Apesar disso, insistiu ainda, não foi a "trágica situação financeira" que impediu a companhia de dar "prémios salariais extraordinários enquanto acumula prejuízos" . "A TAP não se pode tornar num outro Novo Banco", ou seja, "num buraco negro que continuamente vai sugando os impostos dos já massacrados contribuintes". E o Governo deveria ter recusado "enterrar mais mil milhões de euros" na companhia sem antes ter "um plano de negócios e de reestruturação credível".
Como se esperava, o Orçamento Suplementar foi aprovado pela conjugação dos votos favoráveis do PS com a abstenção do PSD, BE, PCP, PEV, PAN e a deputada Joacine Katar Moreira (ex-Livre). Só o CDS, Chega e Iniciativa Liberal votaram contra. Bloco de Esquerda e PCP fizeram no entanto questão de deixar bem vincado que não estão vinculados ao mesmo sentido de voto na votação final global, dia 3 de julho. O Bloco, por exemplo, insiste na redução do IVA da eletricidade, algo que o Governo remeteu para "momento oportuno", através de João Leão,.

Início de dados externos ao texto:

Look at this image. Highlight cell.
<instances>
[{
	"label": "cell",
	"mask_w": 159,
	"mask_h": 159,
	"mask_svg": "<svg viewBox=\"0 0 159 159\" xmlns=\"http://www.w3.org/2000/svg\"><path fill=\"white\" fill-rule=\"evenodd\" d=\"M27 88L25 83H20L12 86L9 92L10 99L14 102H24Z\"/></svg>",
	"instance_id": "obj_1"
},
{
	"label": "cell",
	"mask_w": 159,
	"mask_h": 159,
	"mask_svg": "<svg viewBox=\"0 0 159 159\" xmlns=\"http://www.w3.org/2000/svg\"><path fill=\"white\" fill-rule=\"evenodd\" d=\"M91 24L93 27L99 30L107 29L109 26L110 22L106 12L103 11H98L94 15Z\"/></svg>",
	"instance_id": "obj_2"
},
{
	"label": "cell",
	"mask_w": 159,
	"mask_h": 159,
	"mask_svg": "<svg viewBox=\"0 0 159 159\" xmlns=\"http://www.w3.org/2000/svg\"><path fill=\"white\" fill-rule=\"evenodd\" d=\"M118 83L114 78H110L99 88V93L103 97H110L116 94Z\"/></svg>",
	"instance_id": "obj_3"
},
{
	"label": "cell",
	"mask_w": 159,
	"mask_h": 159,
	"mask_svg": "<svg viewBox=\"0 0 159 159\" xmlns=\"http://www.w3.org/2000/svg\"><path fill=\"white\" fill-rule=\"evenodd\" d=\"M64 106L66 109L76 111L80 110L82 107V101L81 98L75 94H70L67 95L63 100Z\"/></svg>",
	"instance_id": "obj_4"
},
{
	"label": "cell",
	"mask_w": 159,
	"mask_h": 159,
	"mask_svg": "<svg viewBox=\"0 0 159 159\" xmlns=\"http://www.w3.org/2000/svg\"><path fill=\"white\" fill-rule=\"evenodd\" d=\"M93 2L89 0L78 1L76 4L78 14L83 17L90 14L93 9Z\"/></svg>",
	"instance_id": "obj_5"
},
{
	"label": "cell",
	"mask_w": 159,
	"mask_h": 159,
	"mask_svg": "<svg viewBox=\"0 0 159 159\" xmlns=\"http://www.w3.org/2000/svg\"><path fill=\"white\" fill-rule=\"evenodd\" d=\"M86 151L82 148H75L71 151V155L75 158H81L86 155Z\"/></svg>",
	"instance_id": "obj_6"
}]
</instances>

Antes, António Costa tinha encerrado o debate com uma espécie de desafio dirigido aos antigos parceiros da esquerda parlamentar na 'geringonça'. Essa relação, disse, "deve ser retomada com renovada estabilidade no horizonte da legislatura" e para o "desafio nacional" de superar a crise o Governo conta "obviamente [com] os que, à esquerda, connosco viraram a página da austeridade e têm construído uma trajetória de mais crescimento, melhor emprego, maior igualdade, com contas certas". É uma "trajetória que não pode retroceder ou ficar a marcar passo".